This week, U.S. Rep. Charlie Crist, D-Fla., teamed up with fellow congressional freshman U.S. Rep. Mike Johnson, D-La., to launch the Honor and Civility Caucus. 

Crist’s office noted that the new group was formed to “uphold and promote the ideals of civility and statesmanship and to restore trust and confidence in America’s political institutions” and “will work to foster more productive dialogue in Congress and to advance specific initiatives to improve the tone of the nation’s politics and public discourse.” Invitations have been sent out to members of Congress to join the new group. 

On Wednesday, Crist and Johnson weighed in on why they had formed the new caucus. 

“As the nation’s leaders, members of Congress should aspire to the highest standards and set an example of personal integrity, decency and mutual respect for the generations of Americans that will follow,” Crist and Johnson said in a joint statement. “We can be stalwarts of our respective policy positions without tearing one another down. Although the members of this caucus will represent both political parties and a wide range of individual views across the political spectrum, our belief is that we can disagree in an agreeable manner and maintain collegiality and the honor of our office. Our aim is to help reverse the increasing divisions in and coarsening of our culture.”
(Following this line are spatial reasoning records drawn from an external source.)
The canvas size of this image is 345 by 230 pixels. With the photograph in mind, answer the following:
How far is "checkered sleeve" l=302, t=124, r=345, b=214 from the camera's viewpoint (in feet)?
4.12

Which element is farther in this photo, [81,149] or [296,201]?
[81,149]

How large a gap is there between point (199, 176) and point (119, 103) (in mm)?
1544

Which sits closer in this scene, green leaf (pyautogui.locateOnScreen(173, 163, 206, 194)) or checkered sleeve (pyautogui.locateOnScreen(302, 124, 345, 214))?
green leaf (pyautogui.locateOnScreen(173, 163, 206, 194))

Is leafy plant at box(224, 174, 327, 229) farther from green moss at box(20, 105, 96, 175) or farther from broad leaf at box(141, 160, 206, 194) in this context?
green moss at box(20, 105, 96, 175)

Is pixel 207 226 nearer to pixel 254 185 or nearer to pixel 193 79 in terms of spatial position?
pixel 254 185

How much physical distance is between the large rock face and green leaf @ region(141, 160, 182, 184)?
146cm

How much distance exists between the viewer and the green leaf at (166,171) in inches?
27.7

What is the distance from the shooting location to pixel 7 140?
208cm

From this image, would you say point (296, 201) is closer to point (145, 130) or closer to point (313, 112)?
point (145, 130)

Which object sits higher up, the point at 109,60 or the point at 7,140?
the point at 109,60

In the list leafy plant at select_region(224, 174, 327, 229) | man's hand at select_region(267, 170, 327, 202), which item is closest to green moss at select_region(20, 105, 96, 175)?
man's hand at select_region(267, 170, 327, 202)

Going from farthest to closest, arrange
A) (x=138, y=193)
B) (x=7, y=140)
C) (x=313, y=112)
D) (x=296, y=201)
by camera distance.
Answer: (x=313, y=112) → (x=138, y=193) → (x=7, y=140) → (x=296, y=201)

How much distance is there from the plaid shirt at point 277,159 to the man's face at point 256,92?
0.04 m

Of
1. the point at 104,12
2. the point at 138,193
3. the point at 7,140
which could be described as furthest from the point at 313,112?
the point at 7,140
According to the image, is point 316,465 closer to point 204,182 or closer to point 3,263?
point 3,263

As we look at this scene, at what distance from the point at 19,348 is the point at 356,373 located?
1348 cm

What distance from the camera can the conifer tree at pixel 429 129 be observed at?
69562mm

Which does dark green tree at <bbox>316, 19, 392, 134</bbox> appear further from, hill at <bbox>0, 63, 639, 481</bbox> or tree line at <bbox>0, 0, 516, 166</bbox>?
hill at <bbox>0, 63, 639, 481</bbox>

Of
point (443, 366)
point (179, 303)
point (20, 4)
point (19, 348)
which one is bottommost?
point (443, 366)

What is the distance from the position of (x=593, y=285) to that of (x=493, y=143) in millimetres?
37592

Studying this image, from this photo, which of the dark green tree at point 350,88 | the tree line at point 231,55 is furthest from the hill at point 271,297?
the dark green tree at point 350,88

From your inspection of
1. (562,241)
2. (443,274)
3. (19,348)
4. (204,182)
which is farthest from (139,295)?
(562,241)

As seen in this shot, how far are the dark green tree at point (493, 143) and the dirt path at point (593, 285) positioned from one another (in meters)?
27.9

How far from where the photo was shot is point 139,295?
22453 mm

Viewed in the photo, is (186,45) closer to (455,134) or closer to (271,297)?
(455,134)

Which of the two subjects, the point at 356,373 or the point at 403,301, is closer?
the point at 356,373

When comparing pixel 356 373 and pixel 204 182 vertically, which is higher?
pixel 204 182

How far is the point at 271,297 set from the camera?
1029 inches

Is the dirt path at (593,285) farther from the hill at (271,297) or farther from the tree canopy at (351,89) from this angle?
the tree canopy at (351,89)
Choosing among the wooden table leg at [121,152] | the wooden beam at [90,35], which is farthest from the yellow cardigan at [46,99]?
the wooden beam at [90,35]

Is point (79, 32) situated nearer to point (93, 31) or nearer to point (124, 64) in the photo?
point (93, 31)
Back in February, Johnson rounded up almost 50 freshmen, including Crist, to back the “Commitment to Civility” which, according to the Louisiana Republican’s office, “memorializes the members’ agreement to, among other things, restore collegiality, trust and civility to the Congress, encourage productive dialogue, and work to build consensus and the public’s trust in America’s institutions.”

“I was pleased to draft this commitment document on behalf of my freshmen colleagues to articulate the sentiments that so many of us share,” Johnson said when he unveiled the “Commitment to Civility.” “It is encouraging to work with others from across the political spectrum who want to lead by example and work to restore civility to our public discourse. While we may have very different ideas and core philosophies, at the end of the day, we are all Americans. We do well to remember that.”
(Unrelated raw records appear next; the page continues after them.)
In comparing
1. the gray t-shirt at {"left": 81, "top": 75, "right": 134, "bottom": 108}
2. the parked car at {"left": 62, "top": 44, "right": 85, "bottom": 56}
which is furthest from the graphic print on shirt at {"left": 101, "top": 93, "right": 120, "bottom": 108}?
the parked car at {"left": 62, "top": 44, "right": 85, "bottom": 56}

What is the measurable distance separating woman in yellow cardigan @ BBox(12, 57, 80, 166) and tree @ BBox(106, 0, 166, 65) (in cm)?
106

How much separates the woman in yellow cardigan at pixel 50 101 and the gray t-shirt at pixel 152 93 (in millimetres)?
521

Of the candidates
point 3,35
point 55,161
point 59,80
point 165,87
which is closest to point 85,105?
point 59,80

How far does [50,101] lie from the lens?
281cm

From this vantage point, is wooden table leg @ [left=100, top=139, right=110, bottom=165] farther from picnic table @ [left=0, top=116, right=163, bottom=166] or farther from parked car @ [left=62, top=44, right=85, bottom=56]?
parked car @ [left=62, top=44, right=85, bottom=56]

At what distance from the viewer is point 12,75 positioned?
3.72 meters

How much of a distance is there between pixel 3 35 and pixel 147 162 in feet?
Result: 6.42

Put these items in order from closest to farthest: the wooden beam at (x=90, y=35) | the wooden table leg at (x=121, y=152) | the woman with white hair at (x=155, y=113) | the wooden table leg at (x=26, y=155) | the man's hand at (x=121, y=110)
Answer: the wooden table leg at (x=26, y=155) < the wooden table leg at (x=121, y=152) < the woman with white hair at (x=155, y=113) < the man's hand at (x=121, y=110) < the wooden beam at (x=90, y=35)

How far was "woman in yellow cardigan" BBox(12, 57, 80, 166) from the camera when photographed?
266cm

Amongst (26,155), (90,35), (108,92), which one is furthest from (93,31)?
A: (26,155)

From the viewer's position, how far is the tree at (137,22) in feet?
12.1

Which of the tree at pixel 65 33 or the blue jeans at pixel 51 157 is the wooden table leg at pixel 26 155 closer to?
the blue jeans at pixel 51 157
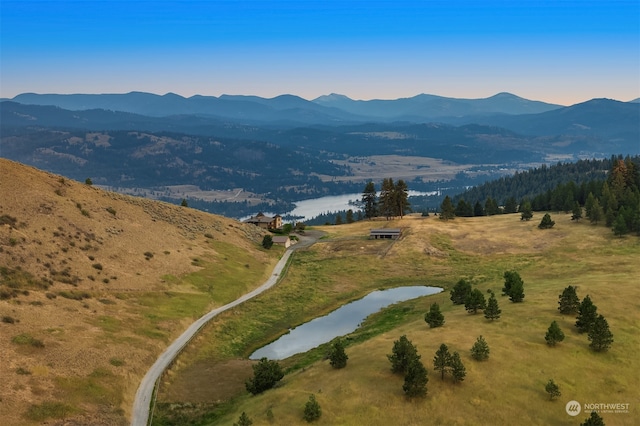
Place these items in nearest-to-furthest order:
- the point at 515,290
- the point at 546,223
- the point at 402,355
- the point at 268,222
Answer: the point at 402,355 → the point at 515,290 → the point at 546,223 → the point at 268,222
In June, Johnson and Crist followed up on that by teaming up with U.S. Rep. Nanette Diaz Barragán, D-Calif.,  to launch a bill designating July 12th as a National Day of Civility. The two congressmen also passed out wristbands that read “Practice the GOLDEN RULE every day!”

“Matthew 7:12 reads ‘in everything, do to others what you would have them do to you.’ It’s the Golden Rule,” Crist said in June. “In our civil discourse, we must strive to disagree without being disagreeable and practice the Golden Rule every day.”

In July, Crist and Johnson penned a piece in The Hill on civility. Later that month, the congressmen took to the airwaves to talk about civility on Sirius Radio

While he was first elected to Congress last year, Crist is a familiar figure in Florida politics. After serving in the Florida Senate, Crist, then a Republican, came up short in 1998 when he tried to topple then U.S. Sen. Bob Graham, D-Fla. In 2000, Crist bounced back to be elected state education commissioner in 2000, attorney general in 2002 and governor in 2006. Instead of running for a second term as governor in 2010, Crist decided to run for the U.S. Senate but was caught in the primary by Marco Rubio. Crist left the GOP to continue his Senate bid with no party affiliation but was routed by Rubio in the general election. After throwing his support to then President Barack Obama in the 2012 presidential election, Crist joined the Democrats at the end of that year. He ran against Gov. Rick Scott in 2014 but lost again. Last year, Crist defeated then U.S. Rep. David Jolly, R-Fla., to represent parts of Pinellas County in Congress.